Is René remaking Irma Vep because the industry is now so reliant on reboots, or is it because he still has, as his therapist suggests, “unresolved” issues following his divorce from its star? Regardless, it’s a thankless shoot, dealing with unbiddable actors who can’t understand their characters’ motivations, or are angling for sex scenes, complete with intimacy directors (this being 2022), as a way to get close to former lovers.

The supporting characters – and cast – are wonderful, from the smart, film-obsessed Regina (Devon Ross), who wants to be a director but whose job is to nanny Mira, to the seen-it-all-before costume director Zoe (Jeanne Balibar) and the obscene, and scene-stealing, crack-addicted German actor Gottfried (Lars Eidinger).

It’s a visual treat for those of us who got hooked on chic Frenchness via Call My Agent; even Emily in Paris gets a wry namecheck here. And it is funny, particularly René’s farcical film shoot. When we’re thrown a self-referential bone – a Sonic Youth T-shirt here (the band’s Thurston Moore has done the music), an actor from the 1996 film popping up there – you can either feel clever for spotting it, or view it as Assayas skewering the tiresome trend for referencing everything.
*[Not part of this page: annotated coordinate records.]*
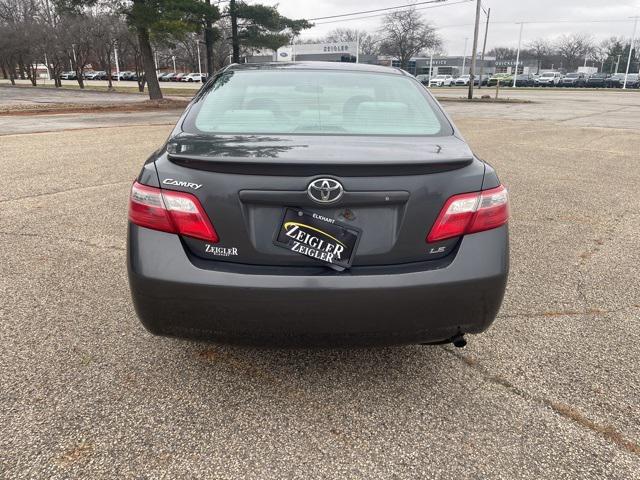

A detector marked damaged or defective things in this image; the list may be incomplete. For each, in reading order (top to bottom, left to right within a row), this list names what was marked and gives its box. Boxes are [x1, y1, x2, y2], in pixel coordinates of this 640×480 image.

pavement crack [442, 346, 640, 456]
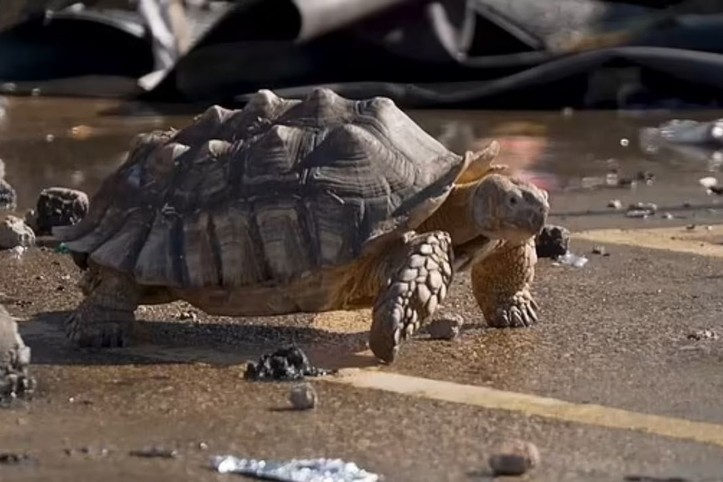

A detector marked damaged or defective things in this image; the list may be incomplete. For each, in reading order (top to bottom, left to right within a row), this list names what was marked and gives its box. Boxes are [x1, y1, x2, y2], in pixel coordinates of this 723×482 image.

burnt material [536, 226, 568, 260]
burnt material [243, 344, 334, 382]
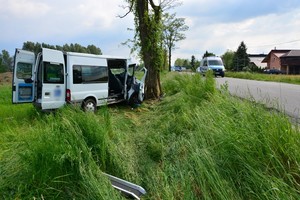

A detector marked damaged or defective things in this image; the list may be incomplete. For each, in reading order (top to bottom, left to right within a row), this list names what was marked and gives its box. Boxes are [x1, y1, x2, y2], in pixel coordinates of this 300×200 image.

crashed white van [12, 47, 146, 111]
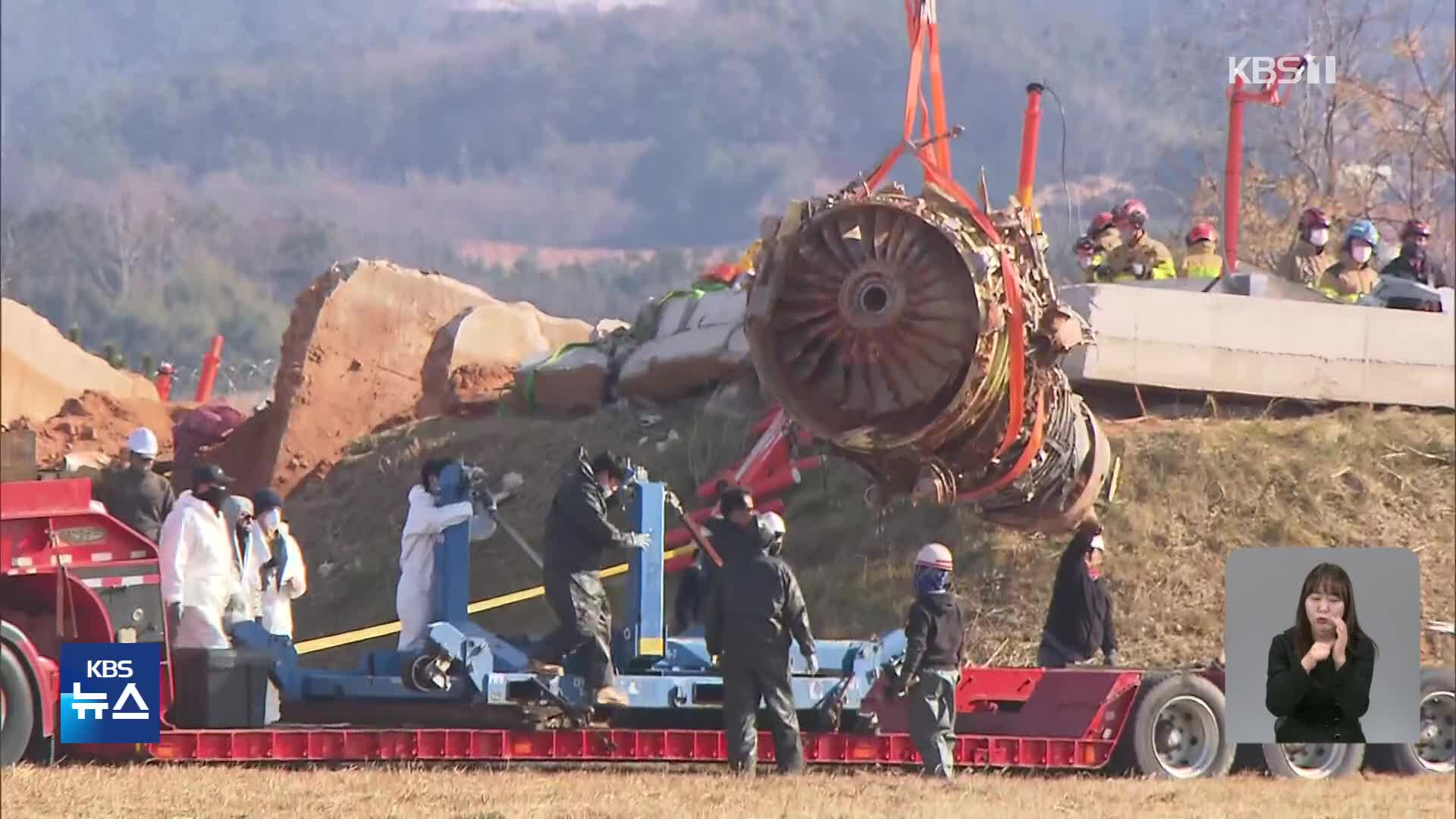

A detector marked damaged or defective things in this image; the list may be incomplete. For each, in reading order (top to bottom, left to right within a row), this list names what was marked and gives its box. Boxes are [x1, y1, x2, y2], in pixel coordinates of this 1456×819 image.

damaged engine casing [745, 187, 1106, 533]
There are some boring scenes, and even bad ones – those between Mira and her former assistant and lover, Laurie, who is now married to Herman, the blockbuster’s director, are marred not only by lack of chemistry but also by some painful exposition. By this point, you might be wondering if Assayas is having us on. Entertaining, disorienting, at times annoying, Irma Vep is like being tickled.